Hoy el paradigma de los meta-media - más que otras técnicas de ordenador ‘realmente’ originales en apariencia o la programación en sí misma – es el que está en el centro de la cultura informática. Fuera de los campos profesionales y científicos, los consumidores piensan en los ordenadores como máquinas para descargar, almacenar, transmitir y editar información. De programas como los reproductores y editores, de las grabadoras de CDs y DVDs, de los puertos para conectar cámaras fotográficas o de vídeo digital o de los reproductores MP3 es de lo que va la informática de consumo hoy en día.

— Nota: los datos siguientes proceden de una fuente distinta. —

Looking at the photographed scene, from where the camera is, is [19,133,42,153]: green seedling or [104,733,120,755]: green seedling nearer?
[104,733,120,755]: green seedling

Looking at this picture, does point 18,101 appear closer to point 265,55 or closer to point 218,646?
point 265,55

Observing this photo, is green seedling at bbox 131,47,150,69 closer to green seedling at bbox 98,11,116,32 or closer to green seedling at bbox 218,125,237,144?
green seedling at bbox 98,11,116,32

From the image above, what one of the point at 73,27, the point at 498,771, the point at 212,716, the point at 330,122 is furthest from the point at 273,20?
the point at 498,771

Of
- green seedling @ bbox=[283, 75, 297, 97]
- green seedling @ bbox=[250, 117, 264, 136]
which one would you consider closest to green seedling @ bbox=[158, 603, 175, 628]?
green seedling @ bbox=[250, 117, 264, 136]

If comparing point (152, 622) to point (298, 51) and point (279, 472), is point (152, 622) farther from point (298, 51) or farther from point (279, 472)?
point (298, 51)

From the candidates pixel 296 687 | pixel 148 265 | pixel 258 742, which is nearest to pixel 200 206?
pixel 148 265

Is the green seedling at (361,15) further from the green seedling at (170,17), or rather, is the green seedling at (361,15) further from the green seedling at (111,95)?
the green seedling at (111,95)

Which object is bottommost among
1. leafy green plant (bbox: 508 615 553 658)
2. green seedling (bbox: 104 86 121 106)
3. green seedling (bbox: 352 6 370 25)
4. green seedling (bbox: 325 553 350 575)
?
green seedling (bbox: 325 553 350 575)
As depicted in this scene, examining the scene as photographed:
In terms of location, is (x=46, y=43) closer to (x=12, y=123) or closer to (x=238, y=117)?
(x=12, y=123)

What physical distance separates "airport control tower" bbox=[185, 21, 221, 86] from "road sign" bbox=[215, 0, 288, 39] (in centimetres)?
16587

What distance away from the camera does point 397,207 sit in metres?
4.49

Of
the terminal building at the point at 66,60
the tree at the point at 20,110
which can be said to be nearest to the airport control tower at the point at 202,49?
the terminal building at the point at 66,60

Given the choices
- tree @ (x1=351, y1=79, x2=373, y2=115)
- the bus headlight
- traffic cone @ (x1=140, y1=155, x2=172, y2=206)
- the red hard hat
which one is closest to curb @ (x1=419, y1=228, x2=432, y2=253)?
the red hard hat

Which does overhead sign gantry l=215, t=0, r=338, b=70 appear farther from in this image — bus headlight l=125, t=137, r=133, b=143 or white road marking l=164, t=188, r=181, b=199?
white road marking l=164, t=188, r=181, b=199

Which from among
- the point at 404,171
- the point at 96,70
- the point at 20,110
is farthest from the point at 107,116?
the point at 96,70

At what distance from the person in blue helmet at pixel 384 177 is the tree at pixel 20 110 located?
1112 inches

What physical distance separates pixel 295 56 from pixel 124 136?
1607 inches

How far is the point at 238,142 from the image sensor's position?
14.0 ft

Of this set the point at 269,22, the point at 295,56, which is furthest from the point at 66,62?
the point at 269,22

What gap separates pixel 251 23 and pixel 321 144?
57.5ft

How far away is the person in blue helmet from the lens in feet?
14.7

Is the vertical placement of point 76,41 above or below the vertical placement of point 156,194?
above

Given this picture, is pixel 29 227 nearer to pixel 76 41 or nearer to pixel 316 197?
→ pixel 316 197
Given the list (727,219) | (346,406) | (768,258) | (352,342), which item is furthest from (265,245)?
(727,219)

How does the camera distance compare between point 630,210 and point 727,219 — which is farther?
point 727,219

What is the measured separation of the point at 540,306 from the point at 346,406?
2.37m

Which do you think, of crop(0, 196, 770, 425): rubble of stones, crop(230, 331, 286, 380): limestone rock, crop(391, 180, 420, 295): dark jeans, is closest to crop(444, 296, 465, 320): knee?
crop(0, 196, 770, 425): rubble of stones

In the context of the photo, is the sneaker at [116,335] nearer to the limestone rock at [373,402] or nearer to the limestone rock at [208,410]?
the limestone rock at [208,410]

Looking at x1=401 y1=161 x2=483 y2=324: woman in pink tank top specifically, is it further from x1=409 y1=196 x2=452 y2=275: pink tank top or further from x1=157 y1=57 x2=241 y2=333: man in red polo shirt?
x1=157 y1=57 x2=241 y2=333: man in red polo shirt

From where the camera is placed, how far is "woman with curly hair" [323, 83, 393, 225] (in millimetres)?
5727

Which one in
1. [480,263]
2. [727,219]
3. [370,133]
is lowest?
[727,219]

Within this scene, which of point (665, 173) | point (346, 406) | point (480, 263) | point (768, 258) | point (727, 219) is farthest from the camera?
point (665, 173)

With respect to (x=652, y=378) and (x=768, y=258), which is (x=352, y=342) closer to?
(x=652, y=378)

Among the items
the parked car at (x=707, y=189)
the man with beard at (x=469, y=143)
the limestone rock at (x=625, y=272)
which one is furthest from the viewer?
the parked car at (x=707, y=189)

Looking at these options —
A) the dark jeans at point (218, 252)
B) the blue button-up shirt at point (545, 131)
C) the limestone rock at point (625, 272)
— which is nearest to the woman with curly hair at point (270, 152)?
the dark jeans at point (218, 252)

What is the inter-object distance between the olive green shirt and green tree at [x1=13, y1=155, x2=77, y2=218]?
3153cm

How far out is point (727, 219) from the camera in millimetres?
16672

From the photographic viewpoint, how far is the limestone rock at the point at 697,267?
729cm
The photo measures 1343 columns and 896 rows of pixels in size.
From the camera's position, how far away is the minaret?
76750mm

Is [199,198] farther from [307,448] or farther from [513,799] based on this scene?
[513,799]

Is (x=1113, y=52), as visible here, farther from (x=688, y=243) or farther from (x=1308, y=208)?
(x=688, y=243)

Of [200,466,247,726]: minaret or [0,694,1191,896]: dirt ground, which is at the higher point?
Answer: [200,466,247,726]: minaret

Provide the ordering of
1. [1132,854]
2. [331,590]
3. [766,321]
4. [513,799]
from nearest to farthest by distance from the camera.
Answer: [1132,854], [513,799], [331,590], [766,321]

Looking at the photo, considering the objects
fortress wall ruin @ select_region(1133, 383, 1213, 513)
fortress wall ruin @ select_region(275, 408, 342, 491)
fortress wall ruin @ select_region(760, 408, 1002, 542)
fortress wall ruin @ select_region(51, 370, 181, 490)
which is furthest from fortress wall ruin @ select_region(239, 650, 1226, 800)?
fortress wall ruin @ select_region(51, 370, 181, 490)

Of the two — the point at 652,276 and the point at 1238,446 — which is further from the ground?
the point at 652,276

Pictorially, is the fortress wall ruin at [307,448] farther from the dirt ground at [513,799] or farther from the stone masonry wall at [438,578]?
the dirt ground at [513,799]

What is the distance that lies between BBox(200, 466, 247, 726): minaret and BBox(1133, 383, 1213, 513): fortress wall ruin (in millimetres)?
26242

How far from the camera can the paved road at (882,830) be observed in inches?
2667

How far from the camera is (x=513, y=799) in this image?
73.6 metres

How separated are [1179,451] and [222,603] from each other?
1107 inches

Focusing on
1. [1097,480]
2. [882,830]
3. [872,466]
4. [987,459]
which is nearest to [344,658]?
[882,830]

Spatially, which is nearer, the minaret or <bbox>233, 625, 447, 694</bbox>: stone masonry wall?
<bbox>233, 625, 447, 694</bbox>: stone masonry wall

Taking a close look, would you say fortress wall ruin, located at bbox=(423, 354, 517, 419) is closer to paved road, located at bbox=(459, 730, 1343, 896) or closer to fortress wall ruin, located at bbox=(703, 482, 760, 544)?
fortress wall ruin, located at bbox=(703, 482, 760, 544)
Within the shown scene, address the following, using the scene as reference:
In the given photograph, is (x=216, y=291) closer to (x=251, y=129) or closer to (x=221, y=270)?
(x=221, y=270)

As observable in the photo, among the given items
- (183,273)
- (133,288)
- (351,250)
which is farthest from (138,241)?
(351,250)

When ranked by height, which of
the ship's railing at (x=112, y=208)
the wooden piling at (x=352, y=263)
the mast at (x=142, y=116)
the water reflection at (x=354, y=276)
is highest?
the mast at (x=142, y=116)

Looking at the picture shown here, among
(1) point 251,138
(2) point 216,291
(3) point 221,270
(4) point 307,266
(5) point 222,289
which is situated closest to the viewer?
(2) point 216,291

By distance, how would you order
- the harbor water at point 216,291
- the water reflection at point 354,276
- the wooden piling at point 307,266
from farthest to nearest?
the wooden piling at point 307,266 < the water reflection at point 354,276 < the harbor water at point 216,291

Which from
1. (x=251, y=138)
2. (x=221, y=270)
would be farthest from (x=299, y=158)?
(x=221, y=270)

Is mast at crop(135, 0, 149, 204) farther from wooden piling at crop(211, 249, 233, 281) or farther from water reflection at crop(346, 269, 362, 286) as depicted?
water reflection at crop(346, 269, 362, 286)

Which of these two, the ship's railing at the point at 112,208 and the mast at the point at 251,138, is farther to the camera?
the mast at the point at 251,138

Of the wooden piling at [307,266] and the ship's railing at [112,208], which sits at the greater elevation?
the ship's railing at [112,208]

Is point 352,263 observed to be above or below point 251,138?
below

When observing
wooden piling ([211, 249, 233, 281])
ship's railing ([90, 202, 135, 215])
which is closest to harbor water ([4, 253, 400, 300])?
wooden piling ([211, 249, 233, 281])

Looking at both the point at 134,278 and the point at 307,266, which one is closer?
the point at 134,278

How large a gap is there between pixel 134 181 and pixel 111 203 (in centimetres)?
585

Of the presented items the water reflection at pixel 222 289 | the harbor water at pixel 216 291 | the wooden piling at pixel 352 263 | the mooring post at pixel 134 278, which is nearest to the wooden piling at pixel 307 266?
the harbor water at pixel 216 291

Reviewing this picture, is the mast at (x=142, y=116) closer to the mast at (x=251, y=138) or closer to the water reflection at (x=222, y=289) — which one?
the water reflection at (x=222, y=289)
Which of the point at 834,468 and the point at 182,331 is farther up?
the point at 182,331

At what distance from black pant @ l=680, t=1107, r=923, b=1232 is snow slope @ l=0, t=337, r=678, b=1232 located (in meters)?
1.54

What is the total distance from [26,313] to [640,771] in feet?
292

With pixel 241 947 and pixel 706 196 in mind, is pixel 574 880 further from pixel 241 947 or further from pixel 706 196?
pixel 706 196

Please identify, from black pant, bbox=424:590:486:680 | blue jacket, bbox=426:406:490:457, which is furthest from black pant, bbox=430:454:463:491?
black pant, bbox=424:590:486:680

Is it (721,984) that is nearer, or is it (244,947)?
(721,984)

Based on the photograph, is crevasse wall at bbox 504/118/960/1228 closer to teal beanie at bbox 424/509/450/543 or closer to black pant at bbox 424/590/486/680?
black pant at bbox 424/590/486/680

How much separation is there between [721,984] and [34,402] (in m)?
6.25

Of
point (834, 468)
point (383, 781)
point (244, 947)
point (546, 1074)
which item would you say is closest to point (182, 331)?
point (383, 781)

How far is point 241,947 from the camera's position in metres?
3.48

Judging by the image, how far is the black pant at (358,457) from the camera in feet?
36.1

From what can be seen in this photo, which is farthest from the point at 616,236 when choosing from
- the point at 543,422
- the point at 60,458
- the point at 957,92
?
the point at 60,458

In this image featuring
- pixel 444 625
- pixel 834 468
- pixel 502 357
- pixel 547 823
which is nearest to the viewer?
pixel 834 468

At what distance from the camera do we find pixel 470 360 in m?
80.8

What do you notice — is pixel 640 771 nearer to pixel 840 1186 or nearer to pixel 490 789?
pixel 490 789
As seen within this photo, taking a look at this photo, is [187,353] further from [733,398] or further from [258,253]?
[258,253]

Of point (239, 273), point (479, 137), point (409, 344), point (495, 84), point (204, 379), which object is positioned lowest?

Esto no es accidental. La lógica de los meta-media encaja bien con otros paradigmas estéticos que hoy son claves - la mezcla de contenidos culturales y formas de los medios previos (más visiblemente en la música, la arquitectura, el diseño y la moda), y el segundo tipo de mezcla - la de tradiciones culturales nacionales sumergidas ahora en el medio de la globalización. (En una primera aproximación, los términos “postmodernismo” y “globalización” pueden usarse como alias para estos dos tipos de mezcla.) Los Meta-Media pueden considerarse junto a estos dos tipos de mezcla como un tercer tipo: la mezcla entre los interfaces de varias formas culturales y las nuevas técnicas de software - en pocas palabras, la mezcla entre cultura y ordenadores.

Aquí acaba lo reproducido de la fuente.